Restate the listing below exactly, images excluded.
Start of Block
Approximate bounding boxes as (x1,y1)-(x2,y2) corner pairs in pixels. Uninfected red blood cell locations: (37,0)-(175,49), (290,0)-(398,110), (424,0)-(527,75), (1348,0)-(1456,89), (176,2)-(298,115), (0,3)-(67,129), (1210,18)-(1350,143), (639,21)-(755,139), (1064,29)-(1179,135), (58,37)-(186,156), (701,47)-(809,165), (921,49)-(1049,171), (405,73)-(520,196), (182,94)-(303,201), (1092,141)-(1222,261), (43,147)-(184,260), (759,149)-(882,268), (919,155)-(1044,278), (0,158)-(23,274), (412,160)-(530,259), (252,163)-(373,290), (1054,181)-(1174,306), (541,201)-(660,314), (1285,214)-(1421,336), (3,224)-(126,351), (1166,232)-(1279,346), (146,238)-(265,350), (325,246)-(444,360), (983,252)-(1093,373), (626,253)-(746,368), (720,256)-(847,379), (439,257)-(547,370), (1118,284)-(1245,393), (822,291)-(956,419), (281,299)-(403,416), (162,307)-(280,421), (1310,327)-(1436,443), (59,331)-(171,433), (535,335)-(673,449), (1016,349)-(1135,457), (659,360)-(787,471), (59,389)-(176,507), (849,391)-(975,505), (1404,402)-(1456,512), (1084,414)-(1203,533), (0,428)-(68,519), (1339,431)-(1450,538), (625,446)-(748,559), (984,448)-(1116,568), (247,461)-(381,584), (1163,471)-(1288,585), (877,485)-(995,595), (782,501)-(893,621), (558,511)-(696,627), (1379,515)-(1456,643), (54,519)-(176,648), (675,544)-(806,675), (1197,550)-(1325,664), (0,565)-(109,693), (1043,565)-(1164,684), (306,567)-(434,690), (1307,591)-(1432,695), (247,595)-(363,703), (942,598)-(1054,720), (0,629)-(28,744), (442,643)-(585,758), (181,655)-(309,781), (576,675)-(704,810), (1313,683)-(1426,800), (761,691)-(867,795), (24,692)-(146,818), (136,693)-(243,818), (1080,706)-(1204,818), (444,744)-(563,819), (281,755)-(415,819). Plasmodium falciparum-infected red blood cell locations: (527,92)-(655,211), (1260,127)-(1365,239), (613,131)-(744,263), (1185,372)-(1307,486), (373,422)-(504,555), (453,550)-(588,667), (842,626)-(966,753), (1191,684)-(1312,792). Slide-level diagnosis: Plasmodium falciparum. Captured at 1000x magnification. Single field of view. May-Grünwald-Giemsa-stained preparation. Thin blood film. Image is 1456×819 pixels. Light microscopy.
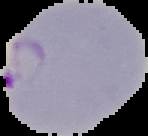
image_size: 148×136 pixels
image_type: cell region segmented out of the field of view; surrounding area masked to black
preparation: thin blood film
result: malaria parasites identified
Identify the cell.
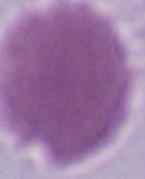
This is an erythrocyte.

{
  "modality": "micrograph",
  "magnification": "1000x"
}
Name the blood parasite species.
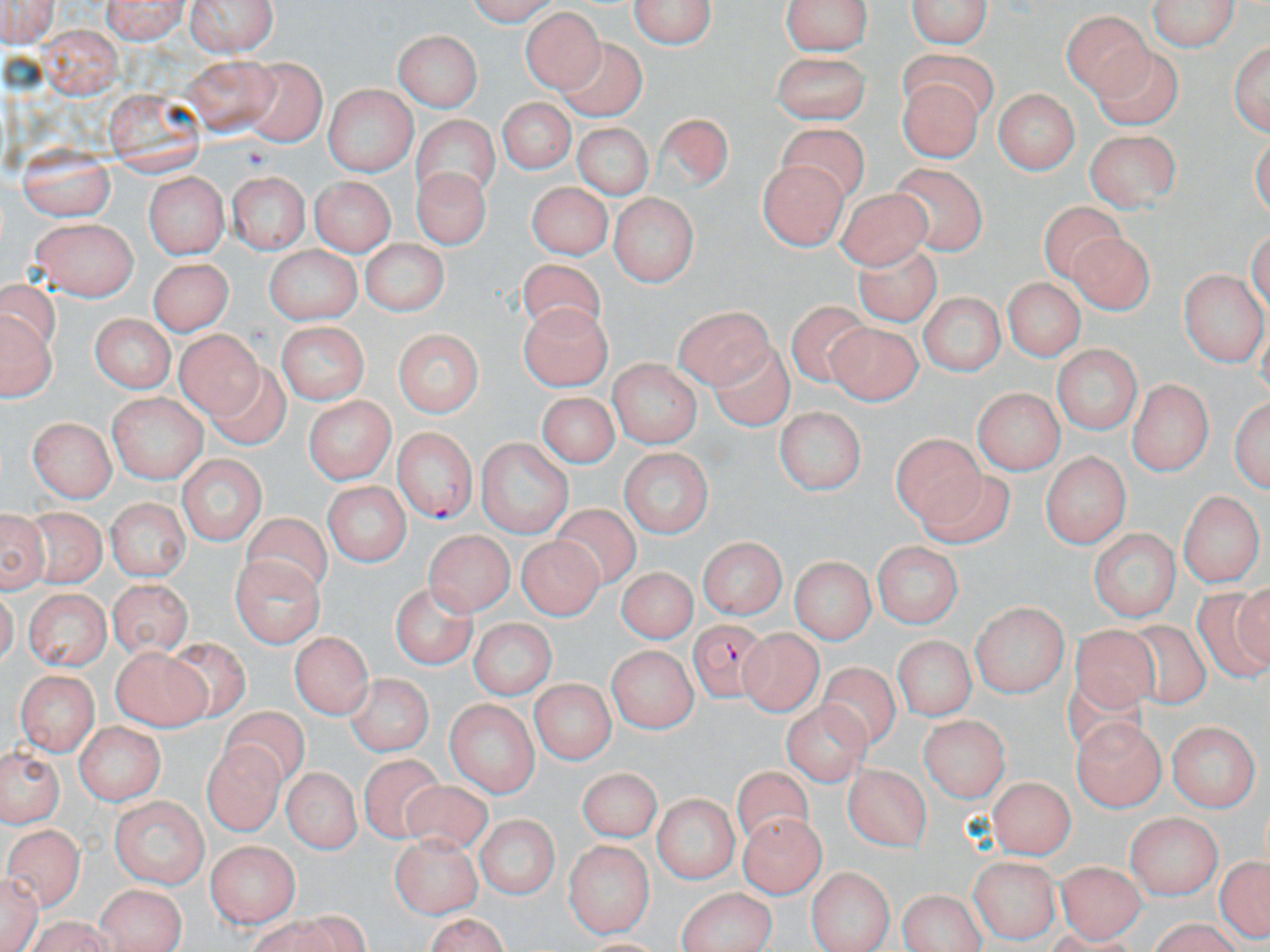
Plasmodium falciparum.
End of Block
FINISHED EXERCISE:
Approximate bounding boxes as (x1,y1)-(x2,y2) corner pairs in pixels. Uninfected red blood cell locations: (37,0)-(175,49), (290,0)-(398,110), (424,0)-(527,75), (1348,0)-(1456,89), (176,2)-(298,115), (0,3)-(67,129), (1210,18)-(1350,143), (639,21)-(755,139), (1064,29)-(1179,135), (58,37)-(186,156), (701,47)-(809,165), (921,49)-(1049,171), (405,73)-(520,196), (182,94)-(303,201), (1092,141)-(1222,261), (43,147)-(184,260), (759,149)-(882,268), (919,155)-(1044,278), (0,158)-(23,274), (412,160)-(530,259), (252,163)-(373,290), (1054,181)-(1174,306), (541,201)-(660,314), (1285,214)-(1421,336), (3,224)-(126,351), (1166,232)-(1279,346), (146,238)-(265,350), (325,246)-(444,360), (983,252)-(1093,373), (626,253)-(746,368), (720,256)-(847,379), (439,257)-(547,370), (1118,284)-(1245,393), (822,291)-(956,419), (281,299)-(403,416), (162,307)-(280,421), (1310,327)-(1436,443), (59,331)-(171,433), (535,335)-(673,449), (1016,349)-(1135,457), (659,360)-(787,471), (59,389)-(176,507), (849,391)-(975,505), (1404,402)-(1456,512), (1084,414)-(1203,533), (0,428)-(68,519), (1339,431)-(1450,538), (625,446)-(748,559), (984,448)-(1116,568), (247,461)-(381,584), (1163,471)-(1288,585), (877,485)-(995,595), (782,501)-(893,621), (558,511)-(696,627), (1379,515)-(1456,643), (54,519)-(176,648), (675,544)-(806,675), (1197,550)-(1325,664), (0,565)-(109,693), (1043,565)-(1164,684), (306,567)-(434,690), (1307,591)-(1432,695), (247,595)-(363,703), (942,598)-(1054,720), (0,629)-(28,744), (442,643)-(585,758), (181,655)-(309,781), (576,675)-(704,810), (1313,683)-(1426,800), (761,691)-(867,795), (24,692)-(146,818), (136,693)-(243,818), (1080,706)-(1204,818), (444,744)-(563,819), (281,755)-(415,819). Plasmodium falciparum-infected red blood cell locations: (527,92)-(655,211), (1260,127)-(1365,239), (613,131)-(744,263), (1185,372)-(1307,486), (373,422)-(504,555), (453,550)-(588,667), (842,626)-(966,753), (1191,684)-(1312,792). Slide-level diagnosis: Plasmodium falciparum. Captured at 1000x magnification. Single field of view. May-Grünwald-Giemsa-stained preparation. Thin blood film. Image is 1456×819 pixels. Light microscopy.
image_size: 148×136 pixels
image_type: cell region segmented out of the field of view; surrounding area masked to black
preparation: thin blood film
result: malaria parasites identified
Identify the cell.
This is an erythrocyte.

{
  "modality": "micrograph",
  "magnification": "1000x"
}
Name the blood parasite species.
Plasmodium falciparum.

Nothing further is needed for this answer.